Reprint Series 1 on Financial Liberalization, December 2012

Financial Liberalization: The Key Issues.

In recent years financial policies in both industrial and developing countries have put increased emphasis on the market mechanism. Liberalization was partly a response to developments in the financial markets themselves: as these markets innovated to get round the restrictions placed on them, governments chose to throw in the towel. More important, however, governments embraced liberalization as a doctrine.
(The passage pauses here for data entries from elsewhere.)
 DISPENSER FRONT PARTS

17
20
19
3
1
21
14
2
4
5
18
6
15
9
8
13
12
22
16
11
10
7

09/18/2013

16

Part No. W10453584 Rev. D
In developing countries, the main impulse behind liberalization has been the belief, based on the notion that interventionist financial policies were one of the main causes of the crisis of the 1980s, that liberalization would help to restore growth and stability by raising savings and improving overall economic efficiency; greater reliance on domestic savings was necessary in view of increased external financial stringency. However, these expectations have not generally been realized. In many developing countries, instead of lifting the level of domestic savings and investment, financial liberalization has, rather, increased financial instability. Financial activity has increased and financial deepening occurred, but without benefiting industry and commerce.
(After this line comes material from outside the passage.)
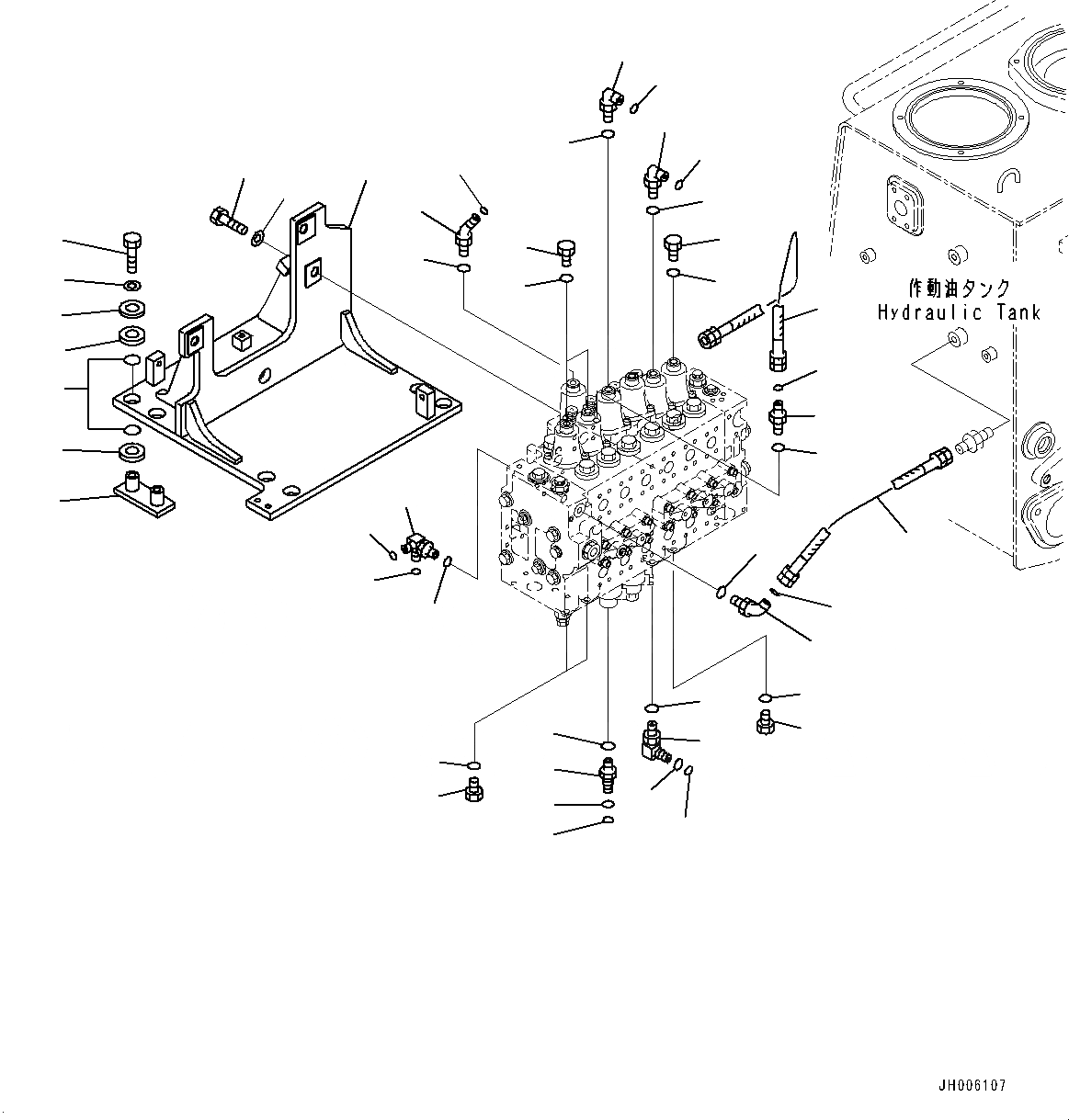 作動油タンク
Hydraulic Tank

JH006107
In many industrial countries the financial excesses of the 1980s account for much of the sharp slowdown of economic activity in the 1990s. Financial deregulation eased access to finance and allowed financial institutions to take greater risks. The private sector accumulated large amounts of debt at very high interest rates on the expectation that economic expansion would continue to raise debt servicing capacity while asset price inflation would compensate for high interest rates. Thus, when the cyclical downturn came, borrowers and lenders found themselves overcommitted: debtors tried to sell assets and cut down activity in order to retire debt, and banks cut lending to restore balance sheets. Thus, the asset price inflation was replaced by debt deflation and credit crunch.

The recent experience with financial liberalization in both industrial and developing countries holds a number of useful lessons. This paper draws on this experience to discuss some crucial issues in financial reform in developing countries. The focus is on how to improve the contribution of finance to growth and industrialization; developing the financial sector and promoting financial activity is not synonymous with economic development.